● Records for the task:
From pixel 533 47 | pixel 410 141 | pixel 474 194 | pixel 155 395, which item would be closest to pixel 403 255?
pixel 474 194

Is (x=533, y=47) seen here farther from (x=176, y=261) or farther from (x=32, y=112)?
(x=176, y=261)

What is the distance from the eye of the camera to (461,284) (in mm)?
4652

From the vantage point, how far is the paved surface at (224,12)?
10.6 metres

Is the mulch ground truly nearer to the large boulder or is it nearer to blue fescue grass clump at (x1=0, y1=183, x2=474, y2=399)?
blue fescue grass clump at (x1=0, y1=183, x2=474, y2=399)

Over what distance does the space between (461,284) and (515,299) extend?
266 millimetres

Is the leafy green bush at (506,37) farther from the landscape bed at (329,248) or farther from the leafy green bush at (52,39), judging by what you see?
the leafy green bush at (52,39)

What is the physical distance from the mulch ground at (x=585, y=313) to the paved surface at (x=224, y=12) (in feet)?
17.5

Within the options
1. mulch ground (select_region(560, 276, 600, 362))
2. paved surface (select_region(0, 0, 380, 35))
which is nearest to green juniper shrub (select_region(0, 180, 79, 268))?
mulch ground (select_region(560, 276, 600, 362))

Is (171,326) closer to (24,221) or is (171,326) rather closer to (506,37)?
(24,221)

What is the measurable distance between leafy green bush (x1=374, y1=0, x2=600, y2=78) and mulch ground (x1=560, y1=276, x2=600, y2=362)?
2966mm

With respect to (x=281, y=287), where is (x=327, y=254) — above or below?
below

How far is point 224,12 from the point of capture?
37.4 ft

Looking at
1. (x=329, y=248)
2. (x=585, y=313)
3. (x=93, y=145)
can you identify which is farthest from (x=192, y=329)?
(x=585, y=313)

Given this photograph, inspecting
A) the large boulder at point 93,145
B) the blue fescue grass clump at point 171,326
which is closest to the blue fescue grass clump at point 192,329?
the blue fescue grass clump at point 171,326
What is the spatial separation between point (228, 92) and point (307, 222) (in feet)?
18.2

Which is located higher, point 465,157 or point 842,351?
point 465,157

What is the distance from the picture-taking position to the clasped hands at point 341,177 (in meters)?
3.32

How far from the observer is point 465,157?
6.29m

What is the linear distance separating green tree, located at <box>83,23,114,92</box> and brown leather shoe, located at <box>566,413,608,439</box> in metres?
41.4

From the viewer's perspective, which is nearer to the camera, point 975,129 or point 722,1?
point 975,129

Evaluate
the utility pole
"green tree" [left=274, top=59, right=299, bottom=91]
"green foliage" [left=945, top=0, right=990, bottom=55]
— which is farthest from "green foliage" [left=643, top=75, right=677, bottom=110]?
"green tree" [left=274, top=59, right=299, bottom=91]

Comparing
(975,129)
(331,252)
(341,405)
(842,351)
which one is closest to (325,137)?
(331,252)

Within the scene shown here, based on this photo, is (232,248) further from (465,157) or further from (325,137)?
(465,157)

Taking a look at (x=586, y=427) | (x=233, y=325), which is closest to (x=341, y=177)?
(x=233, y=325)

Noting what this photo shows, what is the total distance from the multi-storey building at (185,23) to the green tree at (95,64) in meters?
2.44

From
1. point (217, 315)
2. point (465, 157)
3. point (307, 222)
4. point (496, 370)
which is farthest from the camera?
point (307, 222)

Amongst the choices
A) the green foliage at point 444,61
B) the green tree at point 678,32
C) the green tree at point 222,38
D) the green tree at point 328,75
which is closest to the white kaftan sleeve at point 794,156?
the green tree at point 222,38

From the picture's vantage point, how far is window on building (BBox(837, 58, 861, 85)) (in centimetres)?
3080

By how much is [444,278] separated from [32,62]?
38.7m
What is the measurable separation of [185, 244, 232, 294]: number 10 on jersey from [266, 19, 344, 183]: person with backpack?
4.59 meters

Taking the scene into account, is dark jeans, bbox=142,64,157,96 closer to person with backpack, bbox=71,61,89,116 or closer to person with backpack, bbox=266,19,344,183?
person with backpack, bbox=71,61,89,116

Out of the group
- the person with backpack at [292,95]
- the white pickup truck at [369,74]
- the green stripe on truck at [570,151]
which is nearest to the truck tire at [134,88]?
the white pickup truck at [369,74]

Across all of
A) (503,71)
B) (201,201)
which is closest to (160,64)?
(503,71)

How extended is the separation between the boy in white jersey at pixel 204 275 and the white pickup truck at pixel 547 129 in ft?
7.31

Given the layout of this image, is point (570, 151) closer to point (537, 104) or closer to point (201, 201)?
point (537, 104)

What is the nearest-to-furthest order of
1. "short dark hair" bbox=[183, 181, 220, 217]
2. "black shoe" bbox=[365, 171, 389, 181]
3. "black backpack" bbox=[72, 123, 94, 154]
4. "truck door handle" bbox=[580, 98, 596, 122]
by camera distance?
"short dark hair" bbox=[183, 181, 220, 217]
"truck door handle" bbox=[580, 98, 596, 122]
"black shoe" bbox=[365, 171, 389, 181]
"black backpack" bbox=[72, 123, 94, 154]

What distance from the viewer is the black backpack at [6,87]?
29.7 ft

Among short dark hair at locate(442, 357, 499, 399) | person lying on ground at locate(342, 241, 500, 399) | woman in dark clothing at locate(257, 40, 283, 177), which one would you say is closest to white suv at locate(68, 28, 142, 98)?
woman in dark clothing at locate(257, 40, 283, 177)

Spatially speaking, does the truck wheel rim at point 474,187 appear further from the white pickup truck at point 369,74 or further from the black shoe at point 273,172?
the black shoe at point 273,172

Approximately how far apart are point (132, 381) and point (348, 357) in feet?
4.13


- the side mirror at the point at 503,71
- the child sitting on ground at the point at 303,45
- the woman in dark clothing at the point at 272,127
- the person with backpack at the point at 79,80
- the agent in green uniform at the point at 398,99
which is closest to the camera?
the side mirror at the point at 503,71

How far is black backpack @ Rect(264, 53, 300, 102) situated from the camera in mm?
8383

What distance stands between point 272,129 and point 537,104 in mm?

● Short problem: Copy all of the lines above word for word, without changing anything.

● Final result:
From pixel 533 47 | pixel 410 141 | pixel 474 194 | pixel 155 395, which item would be closest to pixel 403 255?
pixel 474 194

Is (x=533, y=47) seen here farther from (x=176, y=261) or farther from (x=32, y=112)?
(x=176, y=261)

What is the distance from the eye of the camera to (461,284) (in mm)?
4652

From the vantage point, how far is the paved surface at (224,12)?
10.6 metres

Is the mulch ground truly nearer to the large boulder or is it nearer to blue fescue grass clump at (x1=0, y1=183, x2=474, y2=399)?
blue fescue grass clump at (x1=0, y1=183, x2=474, y2=399)

Over what distance does the space between (461,284) and (515,299) extend?
266 millimetres

Is the leafy green bush at (506,37) farther from the landscape bed at (329,248) or farther from the leafy green bush at (52,39), judging by what you see?
the leafy green bush at (52,39)

What is the physical distance from the mulch ground at (x=585, y=313) to the paved surface at (x=224, y=12) (in feet)?
17.5

Within the options
1. mulch ground (select_region(560, 276, 600, 362))
2. paved surface (select_region(0, 0, 380, 35))
which is nearest to green juniper shrub (select_region(0, 180, 79, 268))?
mulch ground (select_region(560, 276, 600, 362))

Is (171,326) closer to (24,221) or is (171,326) rather closer to (506,37)?
(24,221)

What is the measurable distance between leafy green bush (x1=374, y1=0, x2=600, y2=78) and mulch ground (x1=560, y1=276, x2=600, y2=362)?
2966mm

With respect to (x=281, y=287), where is (x=327, y=254) — above or below?
below

How far is point 224,12 from the point of capture?
37.4 ft

Looking at
1. (x=329, y=248)
2. (x=585, y=313)
3. (x=93, y=145)
can you identify which is farthest from (x=192, y=329)?
(x=585, y=313)

Given this photograph, inspecting
A) the large boulder at point 93,145
B) the blue fescue grass clump at point 171,326
which is closest to the blue fescue grass clump at point 192,329?
the blue fescue grass clump at point 171,326
What is the spatial separation between point (228, 92) and point (307, 222) (in feet)?
18.2

Which is located higher, point 465,157 or point 842,351?
point 465,157

What is the distance from the picture-taking position to the clasped hands at point 341,177 (in meters)?
3.32

How far from the observer is point 465,157?
6.29m

What is the linear distance separating green tree, located at <box>83,23,114,92</box> and brown leather shoe, located at <box>566,413,608,439</box> in metres?
41.4

From the viewer's perspective, which is nearer to the camera, point 975,129 or point 722,1?
point 975,129

Evaluate
the utility pole
"green tree" [left=274, top=59, right=299, bottom=91]
"green foliage" [left=945, top=0, right=990, bottom=55]
— which is farthest from "green foliage" [left=643, top=75, right=677, bottom=110]?
"green tree" [left=274, top=59, right=299, bottom=91]

Comparing
(975,129)
(331,252)
(341,405)
(842,351)
which one is closest to (325,137)?
(331,252)

Within the scene shown here, based on this photo, is (232,248) further from (465,157) or further from (325,137)?
(465,157)

Taking a look at (x=586, y=427) | (x=233, y=325), which is closest to (x=341, y=177)?
(x=233, y=325)

Noting what this photo shows, what is the total distance from the multi-storey building at (185,23) to the green tree at (95,64) in meters?
2.44

From
1. point (217, 315)
2. point (465, 157)
3. point (307, 222)
4. point (496, 370)
which is farthest from the camera?
point (307, 222)

Amongst the choices
A) the green foliage at point 444,61
B) the green tree at point 678,32
C) the green tree at point 222,38
D) the green tree at point 328,75
which is closest to the white kaftan sleeve at point 794,156?
the green tree at point 222,38

From the picture's vantage point, how far is window on building (BBox(837, 58, 861, 85)) (in centimetres)?
3080

By how much is [444,278] separated from [32,62]?
38.7m
What is the measurable separation of [185, 244, 232, 294]: number 10 on jersey from [266, 19, 344, 183]: person with backpack?
4.59 meters

Taking the scene into account, is dark jeans, bbox=142,64,157,96 closer to person with backpack, bbox=71,61,89,116 or closer to person with backpack, bbox=266,19,344,183?
person with backpack, bbox=71,61,89,116

Out of the group
- the person with backpack at [292,95]
- the white pickup truck at [369,74]
- the green stripe on truck at [570,151]
which is nearest to the truck tire at [134,88]?
the white pickup truck at [369,74]

Across all of
A) (503,71)
B) (201,201)
which is closest to (160,64)?
(503,71)

How extended is the separation between the boy in white jersey at pixel 204 275 and the white pickup truck at pixel 547 129 in ft?
7.31

Given the layout of this image, is point (570, 151) closer to point (537, 104) or closer to point (201, 201)?
point (537, 104)

What is the nearest-to-furthest order of
1. "short dark hair" bbox=[183, 181, 220, 217]
2. "black shoe" bbox=[365, 171, 389, 181]
3. "black backpack" bbox=[72, 123, 94, 154]
4. "truck door handle" bbox=[580, 98, 596, 122]
by camera distance?
"short dark hair" bbox=[183, 181, 220, 217]
"truck door handle" bbox=[580, 98, 596, 122]
"black shoe" bbox=[365, 171, 389, 181]
"black backpack" bbox=[72, 123, 94, 154]

What distance from the viewer is the black backpack at [6,87]?
29.7 ft

Among short dark hair at locate(442, 357, 499, 399) | person lying on ground at locate(342, 241, 500, 399) | woman in dark clothing at locate(257, 40, 283, 177), which one would you say is closest to white suv at locate(68, 28, 142, 98)?
woman in dark clothing at locate(257, 40, 283, 177)

Spatially speaking, does the truck wheel rim at point 474,187 appear further from the white pickup truck at point 369,74 or further from the black shoe at point 273,172?
the black shoe at point 273,172

Approximately how far apart are point (132, 381) and point (348, 357) in feet?
4.13


- the side mirror at the point at 503,71
- the child sitting on ground at the point at 303,45
- the woman in dark clothing at the point at 272,127
- the person with backpack at the point at 79,80
- the agent in green uniform at the point at 398,99
which is closest to the camera?
the side mirror at the point at 503,71

How far is black backpack @ Rect(264, 53, 300, 102) situated from the camera in mm?
8383

What distance stands between point 272,129 and point 537,104 in mm?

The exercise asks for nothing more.